To be done: Count the lines in the rows below that contain the string "instances", matching case exactly, and give only the number.

Some rows:
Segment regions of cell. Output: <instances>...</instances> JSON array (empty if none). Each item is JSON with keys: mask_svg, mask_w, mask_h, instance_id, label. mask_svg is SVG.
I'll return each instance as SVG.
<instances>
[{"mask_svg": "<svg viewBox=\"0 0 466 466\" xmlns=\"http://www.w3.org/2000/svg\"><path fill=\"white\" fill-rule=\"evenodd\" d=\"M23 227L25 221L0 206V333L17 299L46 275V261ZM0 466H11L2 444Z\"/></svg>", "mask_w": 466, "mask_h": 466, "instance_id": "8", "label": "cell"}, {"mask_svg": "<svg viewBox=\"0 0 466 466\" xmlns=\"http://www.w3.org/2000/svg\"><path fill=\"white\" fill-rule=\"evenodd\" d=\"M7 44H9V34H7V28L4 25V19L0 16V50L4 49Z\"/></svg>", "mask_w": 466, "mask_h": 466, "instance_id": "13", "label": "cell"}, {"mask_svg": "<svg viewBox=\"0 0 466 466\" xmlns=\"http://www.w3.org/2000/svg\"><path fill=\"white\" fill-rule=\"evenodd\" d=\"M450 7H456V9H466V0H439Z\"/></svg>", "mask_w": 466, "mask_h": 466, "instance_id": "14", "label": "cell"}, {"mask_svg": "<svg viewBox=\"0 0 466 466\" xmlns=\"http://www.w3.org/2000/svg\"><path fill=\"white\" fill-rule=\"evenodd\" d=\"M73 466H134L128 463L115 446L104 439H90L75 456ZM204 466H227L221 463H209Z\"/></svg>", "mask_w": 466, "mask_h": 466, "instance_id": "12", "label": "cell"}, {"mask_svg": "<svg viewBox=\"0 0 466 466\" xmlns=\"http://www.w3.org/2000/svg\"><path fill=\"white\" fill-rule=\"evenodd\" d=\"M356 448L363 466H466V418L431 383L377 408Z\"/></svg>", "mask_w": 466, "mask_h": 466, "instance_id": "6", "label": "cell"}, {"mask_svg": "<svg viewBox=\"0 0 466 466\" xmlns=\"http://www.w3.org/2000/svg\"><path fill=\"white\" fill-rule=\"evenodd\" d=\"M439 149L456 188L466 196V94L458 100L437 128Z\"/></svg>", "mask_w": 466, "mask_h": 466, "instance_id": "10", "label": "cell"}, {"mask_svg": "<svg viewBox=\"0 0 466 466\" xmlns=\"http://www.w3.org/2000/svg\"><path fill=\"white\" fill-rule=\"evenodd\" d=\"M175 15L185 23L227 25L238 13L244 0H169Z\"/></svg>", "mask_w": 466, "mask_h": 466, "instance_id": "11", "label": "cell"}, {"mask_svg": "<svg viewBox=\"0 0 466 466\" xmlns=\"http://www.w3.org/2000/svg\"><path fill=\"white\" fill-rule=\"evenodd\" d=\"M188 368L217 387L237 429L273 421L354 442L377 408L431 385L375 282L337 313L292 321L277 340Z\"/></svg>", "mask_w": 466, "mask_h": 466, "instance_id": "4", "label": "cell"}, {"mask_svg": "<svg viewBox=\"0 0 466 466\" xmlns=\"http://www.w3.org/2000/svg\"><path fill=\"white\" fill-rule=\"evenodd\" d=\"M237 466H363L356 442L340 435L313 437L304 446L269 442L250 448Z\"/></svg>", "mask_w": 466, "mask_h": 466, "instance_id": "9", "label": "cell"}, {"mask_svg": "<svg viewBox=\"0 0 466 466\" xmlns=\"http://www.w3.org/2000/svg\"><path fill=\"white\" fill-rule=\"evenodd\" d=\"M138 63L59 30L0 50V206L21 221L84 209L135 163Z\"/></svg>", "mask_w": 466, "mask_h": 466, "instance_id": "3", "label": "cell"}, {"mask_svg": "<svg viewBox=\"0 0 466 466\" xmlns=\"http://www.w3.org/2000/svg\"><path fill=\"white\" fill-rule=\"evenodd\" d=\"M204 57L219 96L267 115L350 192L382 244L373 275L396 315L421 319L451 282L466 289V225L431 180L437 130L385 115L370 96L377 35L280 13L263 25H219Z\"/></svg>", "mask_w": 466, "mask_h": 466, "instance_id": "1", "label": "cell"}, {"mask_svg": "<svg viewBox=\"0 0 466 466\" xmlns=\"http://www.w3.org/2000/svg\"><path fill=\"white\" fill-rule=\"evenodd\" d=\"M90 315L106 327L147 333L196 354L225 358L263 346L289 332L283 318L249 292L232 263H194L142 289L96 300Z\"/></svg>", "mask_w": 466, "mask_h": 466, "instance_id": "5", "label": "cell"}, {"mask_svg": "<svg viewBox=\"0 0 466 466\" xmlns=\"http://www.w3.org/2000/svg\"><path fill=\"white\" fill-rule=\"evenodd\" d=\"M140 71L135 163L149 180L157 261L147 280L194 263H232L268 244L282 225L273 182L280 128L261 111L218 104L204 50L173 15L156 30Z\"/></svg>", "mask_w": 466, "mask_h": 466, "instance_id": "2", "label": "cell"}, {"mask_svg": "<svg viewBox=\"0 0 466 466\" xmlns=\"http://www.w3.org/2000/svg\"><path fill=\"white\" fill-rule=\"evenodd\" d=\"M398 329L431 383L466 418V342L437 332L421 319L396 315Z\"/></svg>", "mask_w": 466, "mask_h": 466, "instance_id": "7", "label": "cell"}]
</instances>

Response below: 3